67 % préfèrent les fixations à travers 4 cortex. Au Royaume-Uni, 59 % des orthopédistes favorisent la fixation à travers trois cortex64.

En résumé, le degré de dorsiflexion du pied durant la fixation n'est pas d'une grande importance comparativement à la qualité de la réduction. La position idéale de la vis devrait être de 2 à 5 cm au-dessus et parallèle à l'interligne articulaire. Pour la fixation par vis, aucune recommandation claire ne peut être émise pour une ou deux vis de 3,5 mm ou 4,5 mm de diamètre. Le nombre adéquat de cortex à fixer n'est pas plus clair. Il peut y avoir moins de bris de vis avec une fixation tricorticale, mais si la vis brise, il est plus facile de retirer une vis quadricorticale. Les implants biorésorbables démontrent des résultats similaires aux vis métalliques. Leurs seuls inconvénients sont leur coût et la possible difficulté à les retirer dans les cas d'infection. Les autres méthodes de fixation sont moins utilisées et ont un grade de recommandation inférieur selon une revue récente de la littérature72.

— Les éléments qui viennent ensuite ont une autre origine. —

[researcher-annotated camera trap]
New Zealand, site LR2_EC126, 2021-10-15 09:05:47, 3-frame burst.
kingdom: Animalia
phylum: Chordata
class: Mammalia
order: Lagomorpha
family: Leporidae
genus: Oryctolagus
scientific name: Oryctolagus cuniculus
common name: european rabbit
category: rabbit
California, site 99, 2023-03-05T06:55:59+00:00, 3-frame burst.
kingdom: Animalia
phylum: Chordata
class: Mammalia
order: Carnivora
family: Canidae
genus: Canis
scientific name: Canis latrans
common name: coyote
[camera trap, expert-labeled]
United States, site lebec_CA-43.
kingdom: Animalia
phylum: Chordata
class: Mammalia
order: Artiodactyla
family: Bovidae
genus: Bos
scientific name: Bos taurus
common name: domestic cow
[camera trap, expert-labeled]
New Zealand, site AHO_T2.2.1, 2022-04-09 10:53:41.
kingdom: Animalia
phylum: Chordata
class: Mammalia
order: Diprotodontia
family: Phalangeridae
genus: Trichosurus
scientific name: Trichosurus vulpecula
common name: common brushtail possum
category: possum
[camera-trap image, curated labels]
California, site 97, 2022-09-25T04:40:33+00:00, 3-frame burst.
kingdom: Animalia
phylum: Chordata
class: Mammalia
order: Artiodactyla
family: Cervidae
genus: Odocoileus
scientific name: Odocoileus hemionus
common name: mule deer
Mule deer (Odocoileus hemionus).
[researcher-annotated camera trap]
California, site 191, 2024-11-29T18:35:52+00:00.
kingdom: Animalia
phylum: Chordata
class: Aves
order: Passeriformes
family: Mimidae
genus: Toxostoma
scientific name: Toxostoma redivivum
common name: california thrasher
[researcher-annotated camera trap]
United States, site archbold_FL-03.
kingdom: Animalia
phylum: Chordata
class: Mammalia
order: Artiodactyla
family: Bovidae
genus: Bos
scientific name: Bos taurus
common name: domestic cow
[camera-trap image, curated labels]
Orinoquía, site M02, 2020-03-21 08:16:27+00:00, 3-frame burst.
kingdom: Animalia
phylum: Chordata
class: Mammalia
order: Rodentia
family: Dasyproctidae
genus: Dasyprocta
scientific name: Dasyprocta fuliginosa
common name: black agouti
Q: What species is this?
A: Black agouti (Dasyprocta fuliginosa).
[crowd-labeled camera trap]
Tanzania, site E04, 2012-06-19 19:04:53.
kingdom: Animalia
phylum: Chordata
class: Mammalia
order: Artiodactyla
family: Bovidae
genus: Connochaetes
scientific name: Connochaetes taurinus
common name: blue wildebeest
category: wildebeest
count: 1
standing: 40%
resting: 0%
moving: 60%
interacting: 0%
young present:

Pour le moment, il n'y a pas d'évidence claire pour supporter l'usage de l'arthroscopie de la cheville de routine dans le traitement de ces blessures. Des études récentes30,56,81,83 ont démontré l'importance du fragment de malléole postérieure et de la visualisation directe pour obtenir une articulation tibio-fibulaire distale stable et réduite anatomiquement.